The biomass of spinach grown on one of the two rooftops was four times that of spinach grown on the control fan. Even when strong winds reduced the size advantage by limiting the amount of CO2 reaching the plant, the spinach was still twice as large as the control group.

“There are still many aspects of this system that need to be determined before it can be implemented, such as the optimal airborne application pattern and the extent of the growth enhancement effect,” Buckley said. “As the wind speed increases, the growth also decreases, so it is necessary to find the optimal wind speed and incorporate it into the system design.”

The study states that the findings "provide initial support for a concept system that creates a more closed carbon process in buildings by capturing high concentrations of CO2 from human breath and transporting it to rooftop farms that can be practically used for food production." “So that people can eat and breathe again.”

Roof garden at Boston Medical Center, 2017.

Throughout the study, the team monitored CO2 levels in the study area and in 20 rooftop classrooms. “CO2 measurements showed higher concentrations both inside classrooms and in rooftop exhaust vents when people were inside the building,” Buckley said. “CO2 levels are above 1000 ppm, the recommended limit, in classrooms and over 800 ppm, which is enough to encourage plant growth with rooftop exhaust ventilation.”

Not every benefit can be attributed solely to CO2 neutralization. Corn, which, due to its photosynthesis pathway (C4), benefits less from CO2, was also two to three times larger than the control, possibly because the fans were closer to warmer temperatures.

The study calls GROOT GRO a sustainable and scalable system for CO2 fertilizer use in urban environments, noting that targets for "urban vegetation" can help address some of the environmental issues associated with pollution and agriculture.

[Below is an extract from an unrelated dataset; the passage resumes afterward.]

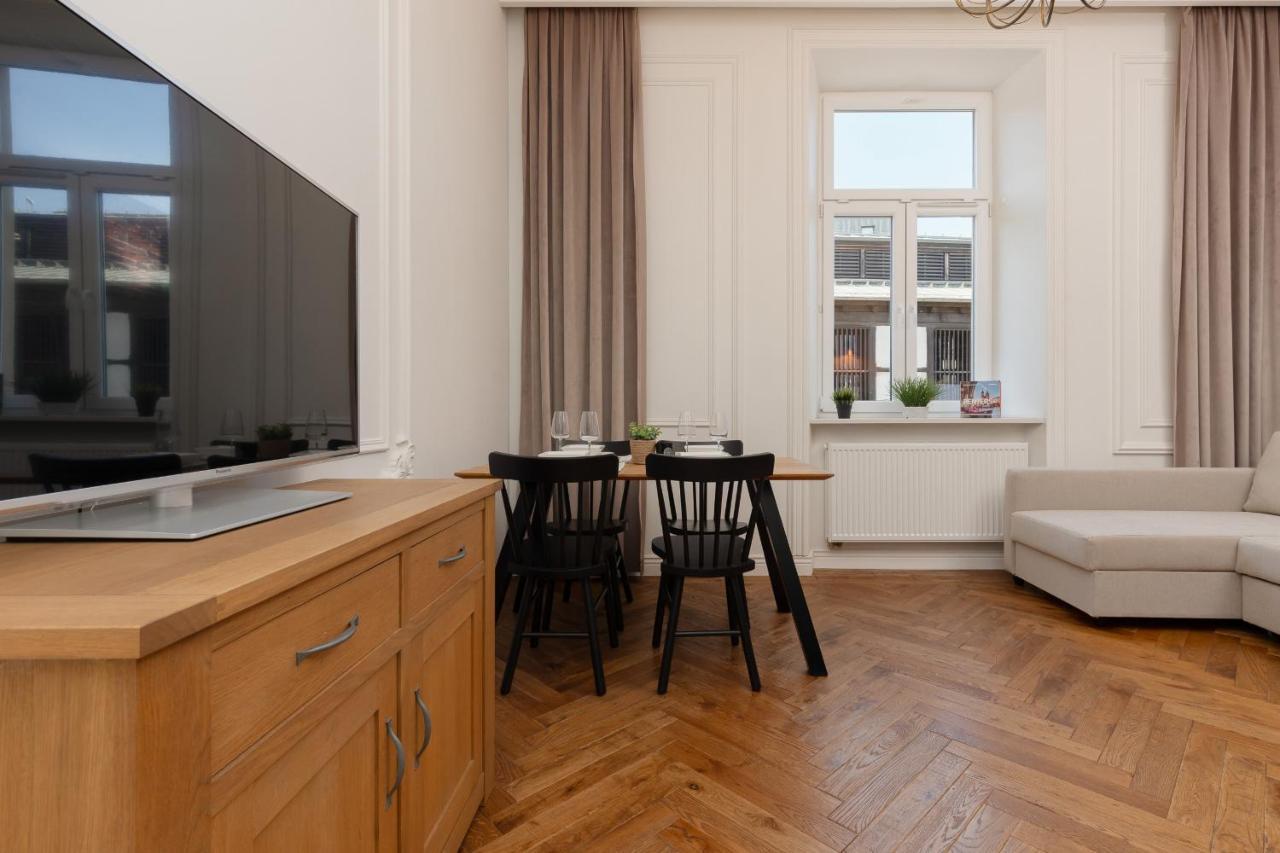 Apartment Strzelecka Old Town Cracow By Renters Prestige Krakow Luaran gambar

However, using excess CO2 for fertilization can have disadvantages. Another study from France, recently published in Trends in Plant Science , found that plants with a C3 photosynthesis pathway, such as spinach, are less nutritious when grown in an environment with higher CO2 levels.

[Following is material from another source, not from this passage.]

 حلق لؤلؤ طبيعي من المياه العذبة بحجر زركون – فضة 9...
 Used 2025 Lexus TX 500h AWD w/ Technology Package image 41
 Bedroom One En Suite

Depending on the level of CO2, these plants contain 5 to 25 percent less nutrients such as nitrogen, phosphorus, potassium, iron and others. This discovery has dire consequences. In an era of global warming, farmed food will become less nutritious, affecting both human health and soil health. But French researchers have shown that increasing plant biomass will still be useful to meet modern food needs and reduce atmospheric CO2 levels.

Buckley hopes his initial research will lead to the development and implementation of more rooftop gardening and farming systems.

“If that happens,” Buckley said, “we hope that more money will be saved on rooftops. They can provide many environmental and social benefits such as energy savings for buildings, carbon sequestration, climate change mitigation, urban heat reduction, local food production, community building. , volume and benefits for aesthetic and mental health.